#### Objective:
Reproduce the material verbatim from the line containing "Is [71,160] closer" through the end of the material, including both of those lines.

#### Material to process:
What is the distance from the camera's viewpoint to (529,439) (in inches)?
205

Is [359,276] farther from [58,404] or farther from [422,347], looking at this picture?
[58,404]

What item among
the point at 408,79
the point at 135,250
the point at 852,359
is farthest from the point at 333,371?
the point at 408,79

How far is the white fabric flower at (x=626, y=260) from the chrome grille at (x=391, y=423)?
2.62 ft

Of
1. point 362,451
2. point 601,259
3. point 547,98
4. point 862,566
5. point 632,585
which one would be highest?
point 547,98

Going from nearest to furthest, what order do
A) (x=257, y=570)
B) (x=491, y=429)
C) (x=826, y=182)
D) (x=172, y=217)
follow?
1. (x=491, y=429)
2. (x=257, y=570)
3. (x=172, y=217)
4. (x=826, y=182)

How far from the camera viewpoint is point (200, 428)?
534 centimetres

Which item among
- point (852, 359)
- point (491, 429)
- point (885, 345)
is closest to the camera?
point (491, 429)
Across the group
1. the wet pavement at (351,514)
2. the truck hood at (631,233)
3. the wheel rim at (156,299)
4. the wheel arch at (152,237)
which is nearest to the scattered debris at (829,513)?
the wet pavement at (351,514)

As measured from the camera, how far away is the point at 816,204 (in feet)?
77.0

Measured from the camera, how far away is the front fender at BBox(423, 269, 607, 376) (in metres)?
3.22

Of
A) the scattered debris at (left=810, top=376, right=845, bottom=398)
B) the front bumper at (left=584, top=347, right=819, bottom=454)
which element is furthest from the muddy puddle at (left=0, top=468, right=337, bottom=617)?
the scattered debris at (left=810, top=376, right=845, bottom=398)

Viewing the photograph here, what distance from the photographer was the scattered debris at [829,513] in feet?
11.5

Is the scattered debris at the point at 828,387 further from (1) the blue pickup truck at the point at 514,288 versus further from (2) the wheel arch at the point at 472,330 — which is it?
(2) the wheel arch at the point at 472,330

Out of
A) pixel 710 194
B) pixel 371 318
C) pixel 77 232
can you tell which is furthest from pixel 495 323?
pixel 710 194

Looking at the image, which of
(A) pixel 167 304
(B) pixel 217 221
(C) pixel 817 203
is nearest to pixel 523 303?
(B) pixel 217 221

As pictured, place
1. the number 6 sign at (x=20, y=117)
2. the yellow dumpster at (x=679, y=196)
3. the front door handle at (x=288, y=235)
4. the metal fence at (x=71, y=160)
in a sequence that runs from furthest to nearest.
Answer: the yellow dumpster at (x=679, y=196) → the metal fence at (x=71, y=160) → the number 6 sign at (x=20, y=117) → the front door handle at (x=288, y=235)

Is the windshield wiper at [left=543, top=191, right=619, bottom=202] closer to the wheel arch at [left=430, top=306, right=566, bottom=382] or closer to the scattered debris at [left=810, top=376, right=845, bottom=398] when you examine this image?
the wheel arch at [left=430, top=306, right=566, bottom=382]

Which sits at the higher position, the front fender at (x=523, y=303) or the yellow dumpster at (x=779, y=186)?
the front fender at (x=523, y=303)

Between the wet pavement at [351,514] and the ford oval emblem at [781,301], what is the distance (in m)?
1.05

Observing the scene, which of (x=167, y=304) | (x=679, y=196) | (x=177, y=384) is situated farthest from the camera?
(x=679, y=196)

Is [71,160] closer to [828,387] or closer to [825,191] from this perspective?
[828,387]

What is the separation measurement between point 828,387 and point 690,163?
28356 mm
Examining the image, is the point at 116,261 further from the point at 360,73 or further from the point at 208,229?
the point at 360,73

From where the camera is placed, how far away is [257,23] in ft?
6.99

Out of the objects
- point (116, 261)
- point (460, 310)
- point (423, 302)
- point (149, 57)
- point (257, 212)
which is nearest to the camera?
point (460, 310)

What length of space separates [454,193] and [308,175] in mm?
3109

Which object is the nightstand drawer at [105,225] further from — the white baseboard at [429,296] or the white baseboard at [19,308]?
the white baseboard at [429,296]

#### Task result:
Is [71,160] closer to [828,387] or closer to [825,191] from this perspective?
[828,387]

What is the separation measurement between point 828,387 and point 690,163?
28356 mm
Examining the image, is the point at 116,261 further from the point at 360,73 or further from the point at 208,229?
the point at 360,73

From where the camera is placed, how far away is [257,23] in ft?
6.99

Out of the objects
- point (116, 261)
- point (460, 310)
- point (423, 302)
- point (149, 57)
- point (257, 212)
which is nearest to the camera?
point (460, 310)

What length of space separates [454,193] and [308,175] in mm?
3109

Which object is the nightstand drawer at [105,225] further from — the white baseboard at [429,296] or the white baseboard at [19,308]?
the white baseboard at [429,296]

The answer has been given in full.